Thanks for the help.

ebreard6 · October 11, 2022, 3:08pm

jobid=$(sbatch --parsable test.sh)
sbatch --dependency=afterany:$jobid test.sh

to restart once;

to restart 6 times:

jobid1=$(sbatch --parsable test.sh)
jobid2=$(sbatch --parsable --dependency=afterany:$jobid1 test.sh)
jobid3=$(sbatch --parsable --dependency=afterany:$jobid2 test.sh)
jobid4=$(sbatch --parsable --dependency=afterany:$jobid3 test.sh)
jobid5=$(sbatch --parsable --dependency=afterany:$jobid4 test.sh)
jobid6=$(sbatch --parsable --dependency=afterany:$jobid5 test.sh)
jobid7=$(sbatch --parsable --dependency=afterany:$jobid6 test.sh)

is the solution; note this will initiate the next runs even if the simulation crashed and you need to make sure restart_1 is used in the *.mfx already in the *.sh script, otherwise one needs an extra step of having new changed to restart_1

jeff.dietiker · October 11, 2022, 3:58pm

If the queue time limit is 24 hours, please make sure you are using the max wall time feature in the run pane as shown below or set the following keywords in the .mfx file:

In the .mfx file:

chk_batchq_end = True
batch_wallclock = 86400.0
term_buffer = 600.0

This will make sure the run terminates cleanly 10 minutes before the 24 hour time limit is reached.
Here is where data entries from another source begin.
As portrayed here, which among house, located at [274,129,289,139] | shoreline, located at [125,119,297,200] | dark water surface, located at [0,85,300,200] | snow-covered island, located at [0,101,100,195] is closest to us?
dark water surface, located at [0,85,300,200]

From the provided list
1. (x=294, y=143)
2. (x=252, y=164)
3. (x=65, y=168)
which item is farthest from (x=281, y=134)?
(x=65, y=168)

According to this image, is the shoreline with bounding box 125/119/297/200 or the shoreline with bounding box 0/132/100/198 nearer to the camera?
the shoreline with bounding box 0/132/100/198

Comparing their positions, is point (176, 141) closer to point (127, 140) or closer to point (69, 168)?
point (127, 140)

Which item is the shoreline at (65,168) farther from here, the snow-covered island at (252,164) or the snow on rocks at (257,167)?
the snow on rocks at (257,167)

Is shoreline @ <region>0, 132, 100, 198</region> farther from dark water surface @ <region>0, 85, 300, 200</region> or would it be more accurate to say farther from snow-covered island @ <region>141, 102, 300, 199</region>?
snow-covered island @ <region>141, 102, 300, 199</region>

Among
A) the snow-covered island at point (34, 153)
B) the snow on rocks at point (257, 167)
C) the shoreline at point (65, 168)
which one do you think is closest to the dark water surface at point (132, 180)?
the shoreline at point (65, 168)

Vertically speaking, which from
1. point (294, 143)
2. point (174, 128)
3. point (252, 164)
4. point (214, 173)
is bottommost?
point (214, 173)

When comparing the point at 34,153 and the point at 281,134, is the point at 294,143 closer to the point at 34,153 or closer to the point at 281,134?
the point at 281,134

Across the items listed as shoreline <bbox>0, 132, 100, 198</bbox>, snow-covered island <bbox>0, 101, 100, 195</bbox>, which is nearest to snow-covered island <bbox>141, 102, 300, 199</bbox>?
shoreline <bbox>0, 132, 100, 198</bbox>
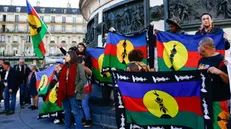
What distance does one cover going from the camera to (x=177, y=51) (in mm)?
6117

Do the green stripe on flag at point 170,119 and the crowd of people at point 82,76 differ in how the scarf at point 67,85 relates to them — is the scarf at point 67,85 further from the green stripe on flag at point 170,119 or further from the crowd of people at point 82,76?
the green stripe on flag at point 170,119

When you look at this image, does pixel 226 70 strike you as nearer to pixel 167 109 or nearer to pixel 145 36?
pixel 167 109

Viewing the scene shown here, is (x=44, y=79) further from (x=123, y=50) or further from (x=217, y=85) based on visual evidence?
(x=217, y=85)

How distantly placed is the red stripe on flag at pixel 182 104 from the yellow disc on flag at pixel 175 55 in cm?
180

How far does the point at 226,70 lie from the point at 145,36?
10.7 ft

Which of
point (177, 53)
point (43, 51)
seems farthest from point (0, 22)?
point (177, 53)

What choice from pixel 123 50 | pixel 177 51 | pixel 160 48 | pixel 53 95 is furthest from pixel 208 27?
pixel 53 95

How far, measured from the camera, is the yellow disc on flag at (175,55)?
6.07 meters

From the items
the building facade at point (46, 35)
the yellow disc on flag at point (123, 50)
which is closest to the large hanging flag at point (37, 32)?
the yellow disc on flag at point (123, 50)

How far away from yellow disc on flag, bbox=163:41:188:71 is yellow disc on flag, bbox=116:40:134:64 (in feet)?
4.25

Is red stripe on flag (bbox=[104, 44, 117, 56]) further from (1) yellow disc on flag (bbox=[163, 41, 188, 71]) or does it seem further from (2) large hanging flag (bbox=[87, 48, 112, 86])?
(1) yellow disc on flag (bbox=[163, 41, 188, 71])

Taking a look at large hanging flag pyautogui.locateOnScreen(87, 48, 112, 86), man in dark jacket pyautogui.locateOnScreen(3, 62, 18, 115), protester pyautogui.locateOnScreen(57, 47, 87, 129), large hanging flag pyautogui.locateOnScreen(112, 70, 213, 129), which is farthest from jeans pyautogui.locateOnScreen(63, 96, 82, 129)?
man in dark jacket pyautogui.locateOnScreen(3, 62, 18, 115)

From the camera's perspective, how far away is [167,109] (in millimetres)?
4414

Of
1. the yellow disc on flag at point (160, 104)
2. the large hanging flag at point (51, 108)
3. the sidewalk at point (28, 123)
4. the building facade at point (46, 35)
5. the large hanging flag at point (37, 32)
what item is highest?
the building facade at point (46, 35)
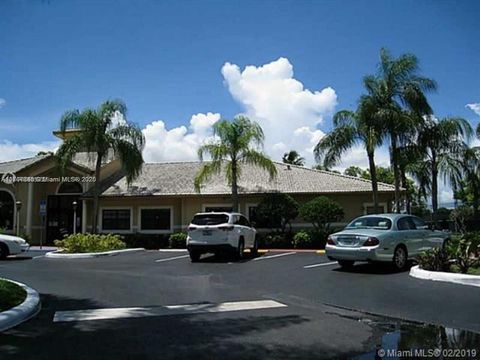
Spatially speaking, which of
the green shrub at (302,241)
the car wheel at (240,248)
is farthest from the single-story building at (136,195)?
the car wheel at (240,248)

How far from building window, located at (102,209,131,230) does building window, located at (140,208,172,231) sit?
3.01 ft

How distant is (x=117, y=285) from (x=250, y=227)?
8.93 meters

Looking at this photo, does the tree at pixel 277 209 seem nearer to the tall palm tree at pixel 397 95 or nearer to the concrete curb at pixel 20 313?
the tall palm tree at pixel 397 95

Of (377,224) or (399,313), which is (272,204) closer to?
(377,224)

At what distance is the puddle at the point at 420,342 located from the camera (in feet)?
18.1

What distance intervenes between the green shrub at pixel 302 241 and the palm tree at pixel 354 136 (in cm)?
350

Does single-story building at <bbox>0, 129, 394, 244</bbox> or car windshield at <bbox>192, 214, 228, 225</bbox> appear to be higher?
single-story building at <bbox>0, 129, 394, 244</bbox>

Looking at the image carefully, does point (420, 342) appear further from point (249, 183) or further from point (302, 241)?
point (249, 183)

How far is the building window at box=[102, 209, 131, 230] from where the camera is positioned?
28172mm

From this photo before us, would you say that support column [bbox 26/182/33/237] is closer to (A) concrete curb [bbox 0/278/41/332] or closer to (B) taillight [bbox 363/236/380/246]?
(A) concrete curb [bbox 0/278/41/332]

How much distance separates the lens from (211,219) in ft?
57.2

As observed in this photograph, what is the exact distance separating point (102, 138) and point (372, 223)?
52.4 ft

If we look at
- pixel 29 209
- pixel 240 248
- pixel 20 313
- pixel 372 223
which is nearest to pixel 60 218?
pixel 29 209

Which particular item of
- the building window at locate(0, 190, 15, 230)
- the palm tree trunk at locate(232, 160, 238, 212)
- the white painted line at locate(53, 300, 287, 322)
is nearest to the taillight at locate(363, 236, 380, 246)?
the white painted line at locate(53, 300, 287, 322)
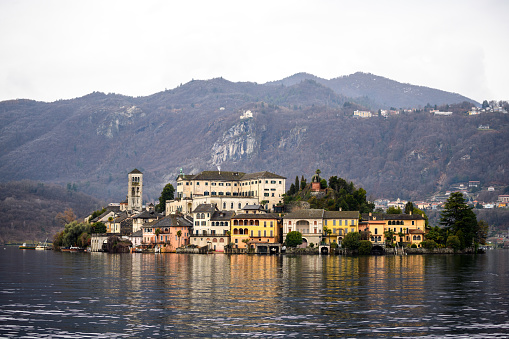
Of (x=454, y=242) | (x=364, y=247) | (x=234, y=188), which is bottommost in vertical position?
(x=364, y=247)

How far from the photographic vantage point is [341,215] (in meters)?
153

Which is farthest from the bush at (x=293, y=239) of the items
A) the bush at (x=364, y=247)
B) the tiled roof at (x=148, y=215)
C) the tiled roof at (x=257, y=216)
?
the tiled roof at (x=148, y=215)

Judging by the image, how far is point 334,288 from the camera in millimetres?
68062

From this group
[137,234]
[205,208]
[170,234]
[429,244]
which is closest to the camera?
[429,244]

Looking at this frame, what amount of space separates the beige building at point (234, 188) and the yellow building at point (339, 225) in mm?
27052

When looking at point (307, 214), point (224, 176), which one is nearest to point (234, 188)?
point (224, 176)

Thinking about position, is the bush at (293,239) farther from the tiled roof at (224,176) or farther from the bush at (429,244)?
the tiled roof at (224,176)

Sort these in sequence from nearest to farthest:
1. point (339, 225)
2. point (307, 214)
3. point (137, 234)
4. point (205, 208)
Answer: point (339, 225) → point (307, 214) → point (205, 208) → point (137, 234)

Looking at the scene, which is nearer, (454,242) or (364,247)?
(364,247)

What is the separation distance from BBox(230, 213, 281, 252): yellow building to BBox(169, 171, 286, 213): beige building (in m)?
20.9

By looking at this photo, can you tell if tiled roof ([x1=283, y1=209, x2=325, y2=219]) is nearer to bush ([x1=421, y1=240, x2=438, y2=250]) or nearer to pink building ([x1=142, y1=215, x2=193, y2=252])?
bush ([x1=421, y1=240, x2=438, y2=250])

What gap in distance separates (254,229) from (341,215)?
55.7 feet

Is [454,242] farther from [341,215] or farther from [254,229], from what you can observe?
[254,229]

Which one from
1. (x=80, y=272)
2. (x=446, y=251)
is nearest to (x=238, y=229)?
(x=446, y=251)
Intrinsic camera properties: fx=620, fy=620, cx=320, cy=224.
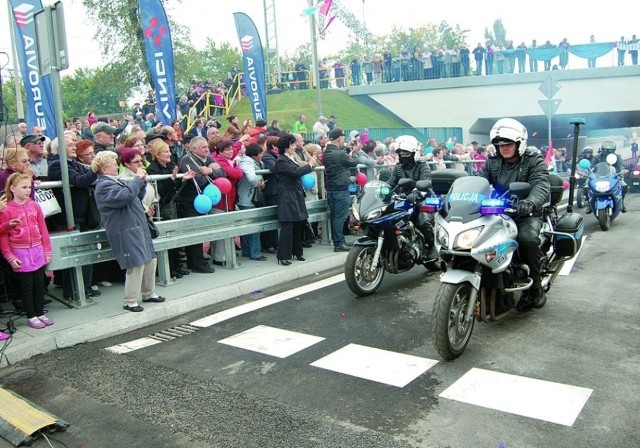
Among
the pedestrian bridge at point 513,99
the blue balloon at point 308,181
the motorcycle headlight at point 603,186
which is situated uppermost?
the pedestrian bridge at point 513,99

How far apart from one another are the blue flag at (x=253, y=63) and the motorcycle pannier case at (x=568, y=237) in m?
9.86

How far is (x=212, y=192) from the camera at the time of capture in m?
8.12

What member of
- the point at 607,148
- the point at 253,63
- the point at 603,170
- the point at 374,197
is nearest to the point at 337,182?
the point at 374,197

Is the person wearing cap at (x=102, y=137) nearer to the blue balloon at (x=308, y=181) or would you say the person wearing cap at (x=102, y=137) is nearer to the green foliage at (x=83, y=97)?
the blue balloon at (x=308, y=181)

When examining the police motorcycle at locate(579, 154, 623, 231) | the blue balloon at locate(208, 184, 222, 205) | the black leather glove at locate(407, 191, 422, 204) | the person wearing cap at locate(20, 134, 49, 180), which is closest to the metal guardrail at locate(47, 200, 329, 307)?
the blue balloon at locate(208, 184, 222, 205)

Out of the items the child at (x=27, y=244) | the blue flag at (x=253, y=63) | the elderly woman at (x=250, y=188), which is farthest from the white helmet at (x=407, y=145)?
the blue flag at (x=253, y=63)

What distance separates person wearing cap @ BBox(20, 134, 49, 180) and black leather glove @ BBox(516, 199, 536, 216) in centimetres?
533

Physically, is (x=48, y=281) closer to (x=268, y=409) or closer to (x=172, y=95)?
(x=268, y=409)

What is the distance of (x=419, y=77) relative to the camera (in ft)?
108

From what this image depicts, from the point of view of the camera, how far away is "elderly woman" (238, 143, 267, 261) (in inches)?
352

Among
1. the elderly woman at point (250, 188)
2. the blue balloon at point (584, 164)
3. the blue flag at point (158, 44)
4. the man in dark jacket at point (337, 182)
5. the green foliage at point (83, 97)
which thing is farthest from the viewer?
the green foliage at point (83, 97)

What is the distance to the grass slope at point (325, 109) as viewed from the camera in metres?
30.7

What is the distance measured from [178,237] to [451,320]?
12.5ft

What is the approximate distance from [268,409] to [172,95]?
330 inches
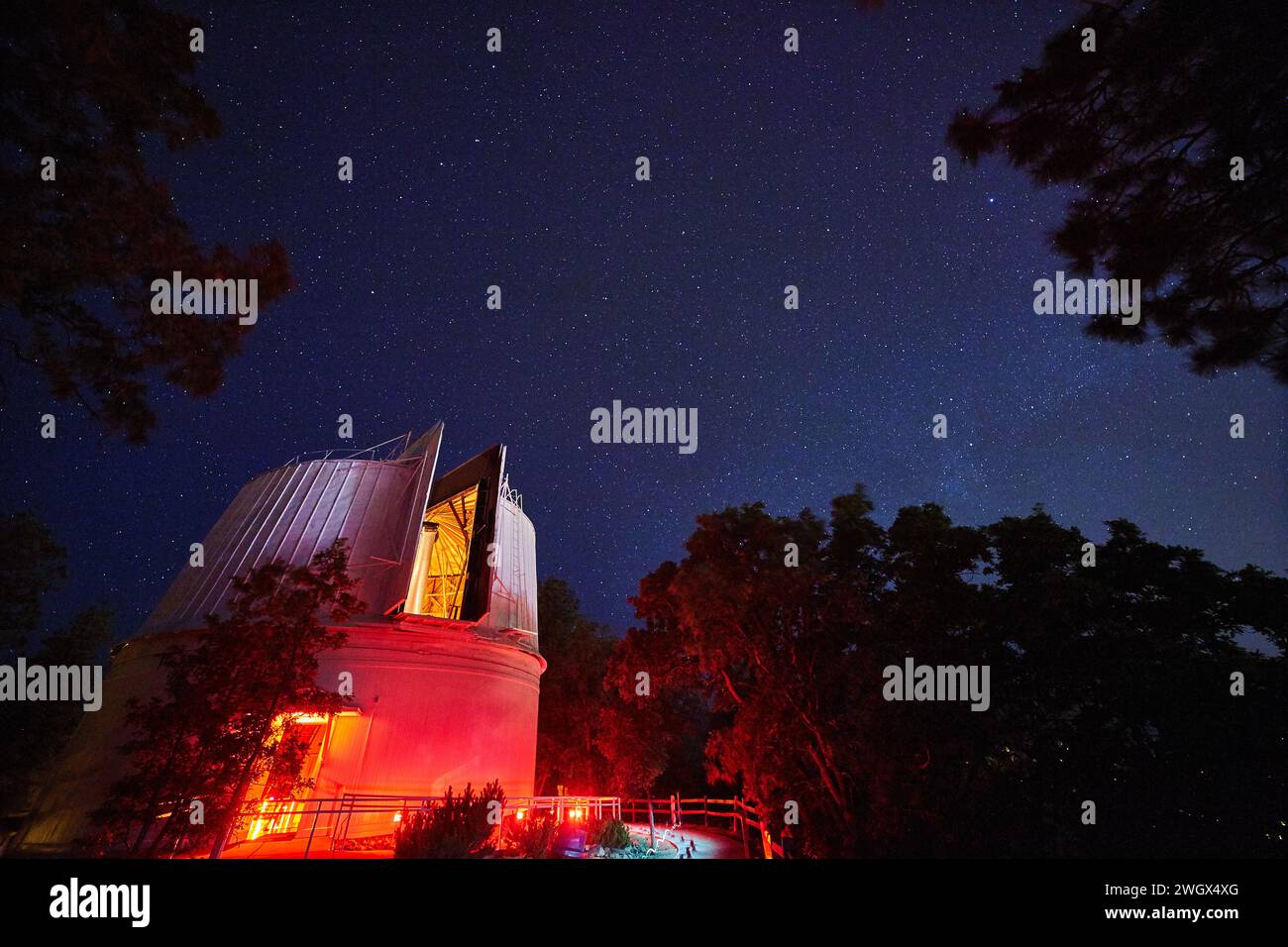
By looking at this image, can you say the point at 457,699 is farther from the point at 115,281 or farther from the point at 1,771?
the point at 1,771

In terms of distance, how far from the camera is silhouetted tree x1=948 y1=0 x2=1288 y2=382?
5.49 m

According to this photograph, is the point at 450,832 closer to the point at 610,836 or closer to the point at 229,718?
the point at 229,718

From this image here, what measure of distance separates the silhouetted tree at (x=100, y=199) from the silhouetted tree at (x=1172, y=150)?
8.59 meters

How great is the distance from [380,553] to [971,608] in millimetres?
17088

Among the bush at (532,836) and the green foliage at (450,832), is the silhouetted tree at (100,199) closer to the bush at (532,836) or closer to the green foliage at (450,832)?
the green foliage at (450,832)

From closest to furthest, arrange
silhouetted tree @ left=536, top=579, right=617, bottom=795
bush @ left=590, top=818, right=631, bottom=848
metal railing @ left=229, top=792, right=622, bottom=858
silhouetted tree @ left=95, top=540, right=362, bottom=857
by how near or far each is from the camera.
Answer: silhouetted tree @ left=95, top=540, right=362, bottom=857 < metal railing @ left=229, top=792, right=622, bottom=858 < bush @ left=590, top=818, right=631, bottom=848 < silhouetted tree @ left=536, top=579, right=617, bottom=795

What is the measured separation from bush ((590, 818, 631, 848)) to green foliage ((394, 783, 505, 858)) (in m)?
3.50

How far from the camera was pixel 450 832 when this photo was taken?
943 cm

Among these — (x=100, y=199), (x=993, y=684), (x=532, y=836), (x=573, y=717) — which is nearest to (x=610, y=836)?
(x=532, y=836)

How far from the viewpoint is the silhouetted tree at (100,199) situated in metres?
5.38

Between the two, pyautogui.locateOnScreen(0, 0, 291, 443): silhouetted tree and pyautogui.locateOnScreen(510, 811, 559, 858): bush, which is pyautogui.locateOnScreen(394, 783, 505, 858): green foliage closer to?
pyautogui.locateOnScreen(510, 811, 559, 858): bush

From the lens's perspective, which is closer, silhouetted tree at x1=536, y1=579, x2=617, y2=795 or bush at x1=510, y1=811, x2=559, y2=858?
bush at x1=510, y1=811, x2=559, y2=858

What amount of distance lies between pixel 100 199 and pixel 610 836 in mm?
13619

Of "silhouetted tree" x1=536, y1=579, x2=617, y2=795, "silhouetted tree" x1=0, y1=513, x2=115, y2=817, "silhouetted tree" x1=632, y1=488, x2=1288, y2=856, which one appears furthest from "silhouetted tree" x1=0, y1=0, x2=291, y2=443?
"silhouetted tree" x1=0, y1=513, x2=115, y2=817
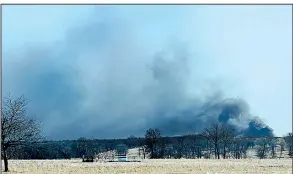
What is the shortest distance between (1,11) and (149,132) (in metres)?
34.9

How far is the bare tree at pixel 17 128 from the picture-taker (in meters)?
21.2

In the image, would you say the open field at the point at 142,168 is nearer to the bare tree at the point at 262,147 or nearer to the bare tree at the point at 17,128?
the bare tree at the point at 17,128

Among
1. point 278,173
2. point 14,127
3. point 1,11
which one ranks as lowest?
point 278,173

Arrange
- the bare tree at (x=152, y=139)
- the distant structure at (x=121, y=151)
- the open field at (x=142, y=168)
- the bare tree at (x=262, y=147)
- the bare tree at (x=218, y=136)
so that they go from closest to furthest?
the open field at (x=142, y=168)
the distant structure at (x=121, y=151)
the bare tree at (x=152, y=139)
the bare tree at (x=218, y=136)
the bare tree at (x=262, y=147)

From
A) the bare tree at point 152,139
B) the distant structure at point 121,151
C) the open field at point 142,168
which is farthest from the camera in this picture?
the bare tree at point 152,139

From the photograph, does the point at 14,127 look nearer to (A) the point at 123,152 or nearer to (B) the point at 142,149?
(A) the point at 123,152

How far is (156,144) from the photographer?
46.7 m

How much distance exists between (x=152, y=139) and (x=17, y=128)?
2473 cm

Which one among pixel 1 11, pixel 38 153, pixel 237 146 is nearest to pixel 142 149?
pixel 237 146

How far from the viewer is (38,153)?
85.3 feet

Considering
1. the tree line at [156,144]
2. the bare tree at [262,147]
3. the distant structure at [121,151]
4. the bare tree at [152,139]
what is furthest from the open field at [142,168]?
the bare tree at [262,147]

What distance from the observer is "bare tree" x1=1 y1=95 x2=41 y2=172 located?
21.2 meters

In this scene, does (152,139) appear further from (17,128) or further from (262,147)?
(17,128)

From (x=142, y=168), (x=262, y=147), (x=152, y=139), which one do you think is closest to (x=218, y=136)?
(x=262, y=147)
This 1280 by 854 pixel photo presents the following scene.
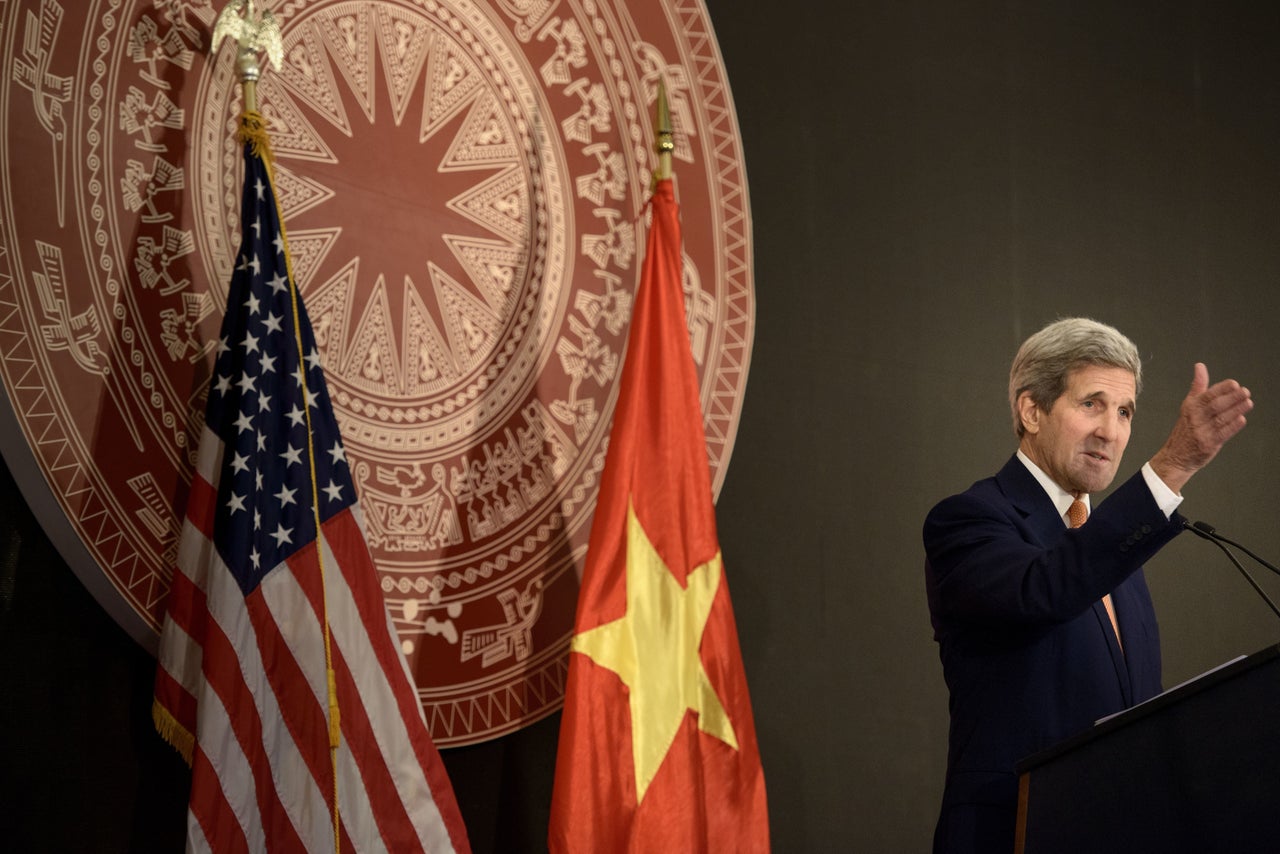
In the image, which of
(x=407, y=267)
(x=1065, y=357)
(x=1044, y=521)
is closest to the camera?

A restart file will be written and MFiX will exit. This is done to prevent 1) corrupting the restart file if MFiX happens to be terminated by the queue system exactly while the restart file is written and 2) to have a restart file with the latest results independently of the restart file frequency.

cgw · October 11, 2022, 4:02pm

Note that due to a bug in mfix (confusion between wall time and CPU time) using this feature may cause DMP jobs to terminate prematurely, see Time issue during running the simulation (REQUESTED CPU TIME LIMIT REACHED)

This is at the top of the list of bugs to fix for 22.4!

– Charles

cgw · October 11, 2022, 4:14pm

You can safely use batch_wallclock for DMP jobs on your cluster. The bug I refer to seems to only apply to SMP jobs. Sorry for the confusion.